Answer: The model that I prefer would be m6, which includes all variables but the beds variable. It was the best fit model in most of the tests. A second choice would be m5, which includes all variables, as it also performed similarly to m6.

Question 2

Part A

Fit a multiple regression model with the Volume as the outcome and Girth and Height as the explanatory variables.

Code
tree <- lm(Volume ~ Girth + Height, data=trees)
tree

Call:
lm(formula = Volume ~ Girth + Height, data = trees)

Coefficients:
(Intercept)        Girth       Height  
   -57.9877       4.7082       0.3393  

Part B

Run regression diagnostic plots on the model. Based on the plots, do you think any of the regression assumptions is violated?

Code
par(mfrow = c(2,3)); plot(tree, which = 1:6)

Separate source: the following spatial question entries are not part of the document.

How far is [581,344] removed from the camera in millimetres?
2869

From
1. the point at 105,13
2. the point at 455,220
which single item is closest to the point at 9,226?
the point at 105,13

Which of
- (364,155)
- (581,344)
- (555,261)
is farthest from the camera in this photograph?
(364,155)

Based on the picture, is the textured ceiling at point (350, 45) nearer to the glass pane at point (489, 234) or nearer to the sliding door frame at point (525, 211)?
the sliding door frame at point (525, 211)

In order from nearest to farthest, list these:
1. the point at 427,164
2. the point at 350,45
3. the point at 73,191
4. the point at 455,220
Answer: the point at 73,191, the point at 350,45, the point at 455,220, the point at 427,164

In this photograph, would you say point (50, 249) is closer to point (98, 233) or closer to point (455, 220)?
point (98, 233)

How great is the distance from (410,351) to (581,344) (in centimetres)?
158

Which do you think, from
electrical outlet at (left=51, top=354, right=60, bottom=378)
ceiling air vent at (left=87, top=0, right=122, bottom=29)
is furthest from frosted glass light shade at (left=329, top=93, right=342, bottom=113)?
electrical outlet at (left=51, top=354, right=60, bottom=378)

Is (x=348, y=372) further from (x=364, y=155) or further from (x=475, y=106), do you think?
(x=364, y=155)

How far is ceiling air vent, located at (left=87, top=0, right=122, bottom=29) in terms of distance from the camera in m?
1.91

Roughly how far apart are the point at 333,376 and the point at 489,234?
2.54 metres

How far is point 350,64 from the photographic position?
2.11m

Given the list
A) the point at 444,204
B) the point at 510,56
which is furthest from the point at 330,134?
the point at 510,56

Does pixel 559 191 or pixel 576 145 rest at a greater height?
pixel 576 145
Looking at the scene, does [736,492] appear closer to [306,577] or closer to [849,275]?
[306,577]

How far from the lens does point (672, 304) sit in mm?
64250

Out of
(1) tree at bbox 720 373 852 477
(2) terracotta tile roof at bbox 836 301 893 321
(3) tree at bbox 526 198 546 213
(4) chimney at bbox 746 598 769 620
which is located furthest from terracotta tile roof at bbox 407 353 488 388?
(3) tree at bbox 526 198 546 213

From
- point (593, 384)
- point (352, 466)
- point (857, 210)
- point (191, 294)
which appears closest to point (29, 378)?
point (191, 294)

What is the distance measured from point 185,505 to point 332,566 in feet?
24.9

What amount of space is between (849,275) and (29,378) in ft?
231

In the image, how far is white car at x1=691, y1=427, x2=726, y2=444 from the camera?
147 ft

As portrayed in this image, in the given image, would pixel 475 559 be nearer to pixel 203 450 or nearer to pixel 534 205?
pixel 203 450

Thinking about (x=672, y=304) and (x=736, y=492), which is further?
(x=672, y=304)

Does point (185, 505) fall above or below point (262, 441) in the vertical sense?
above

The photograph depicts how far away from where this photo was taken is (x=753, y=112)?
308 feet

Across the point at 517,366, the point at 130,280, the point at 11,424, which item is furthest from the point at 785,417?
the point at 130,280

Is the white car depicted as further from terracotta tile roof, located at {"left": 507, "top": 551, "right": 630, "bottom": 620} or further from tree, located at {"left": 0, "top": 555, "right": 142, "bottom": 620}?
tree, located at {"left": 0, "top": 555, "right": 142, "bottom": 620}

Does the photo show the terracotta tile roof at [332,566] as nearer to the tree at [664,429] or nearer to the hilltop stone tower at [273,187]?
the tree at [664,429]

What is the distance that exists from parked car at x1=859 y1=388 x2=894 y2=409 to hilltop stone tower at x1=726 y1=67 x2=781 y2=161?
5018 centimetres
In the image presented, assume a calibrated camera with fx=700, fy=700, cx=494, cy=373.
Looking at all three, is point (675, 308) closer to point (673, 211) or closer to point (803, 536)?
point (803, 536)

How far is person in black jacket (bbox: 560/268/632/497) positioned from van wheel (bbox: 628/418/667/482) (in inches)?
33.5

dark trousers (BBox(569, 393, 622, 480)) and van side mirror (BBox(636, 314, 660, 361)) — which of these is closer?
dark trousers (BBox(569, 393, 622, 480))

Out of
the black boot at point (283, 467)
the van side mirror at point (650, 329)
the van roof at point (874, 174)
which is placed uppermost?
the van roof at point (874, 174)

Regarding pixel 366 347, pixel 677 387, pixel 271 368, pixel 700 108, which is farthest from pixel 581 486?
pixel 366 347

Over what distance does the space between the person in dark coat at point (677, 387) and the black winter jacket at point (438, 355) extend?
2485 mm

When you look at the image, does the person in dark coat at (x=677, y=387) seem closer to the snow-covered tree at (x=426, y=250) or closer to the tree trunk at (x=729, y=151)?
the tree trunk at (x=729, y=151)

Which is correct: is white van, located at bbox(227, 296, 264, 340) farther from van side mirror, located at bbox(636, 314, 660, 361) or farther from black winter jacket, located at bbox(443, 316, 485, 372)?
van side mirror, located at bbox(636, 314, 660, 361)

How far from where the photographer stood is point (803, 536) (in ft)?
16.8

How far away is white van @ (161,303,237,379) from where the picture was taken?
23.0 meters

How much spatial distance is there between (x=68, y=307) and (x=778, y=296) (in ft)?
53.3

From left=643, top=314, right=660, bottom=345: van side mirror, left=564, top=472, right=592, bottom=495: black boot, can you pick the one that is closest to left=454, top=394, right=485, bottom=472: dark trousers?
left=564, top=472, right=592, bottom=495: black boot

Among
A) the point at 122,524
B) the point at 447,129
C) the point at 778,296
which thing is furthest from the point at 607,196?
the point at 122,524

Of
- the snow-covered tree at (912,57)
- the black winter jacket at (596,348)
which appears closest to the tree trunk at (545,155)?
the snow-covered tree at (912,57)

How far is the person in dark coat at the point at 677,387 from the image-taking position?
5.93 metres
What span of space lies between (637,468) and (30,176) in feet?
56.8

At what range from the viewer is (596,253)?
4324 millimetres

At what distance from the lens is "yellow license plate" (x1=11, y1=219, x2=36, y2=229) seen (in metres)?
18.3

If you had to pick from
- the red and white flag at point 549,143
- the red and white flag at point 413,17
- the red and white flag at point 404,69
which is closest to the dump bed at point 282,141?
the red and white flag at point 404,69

Answer: In the first plot, residuals vs fitted, the assumption of linearity is violated as the line is a curved line rather than linear. The other plot that has a violation is the scale-location plot, as it is not a horizontal line, but rather, interestingly skewed.

Question 3

Part A

Run a simple linear regression model where the Buchanan vote is the outcome and the Bush vote is the explanatory variable. Produce the regression diagnostic plots. Is Palm Beach County an outlier based on the diagnostic plots? Why or why not?

Code
vote <- lm(Buchanan ~ Bush, data=florida)
par(mfrow = c(2,3)); plot(vote, which = 1:6)

Yes, Palm Beach does appear to be an outlier on the plots. It falls outside the line of best fit in all the plots.

Part B

Take the log of both variables (Bush vote and Buchanan Vote) and repeat the analysis in (a). Does your findings change?

Code
vote_log <- lm(log(Buchanan)~log(Bush),data=florida)
par(mfrow = c(2,3)); plot(vote_log, which = 1:6)

Palm Beach is still an outlier, but additional counties appear as outliers in several plots, such as Calhoun and Liberty.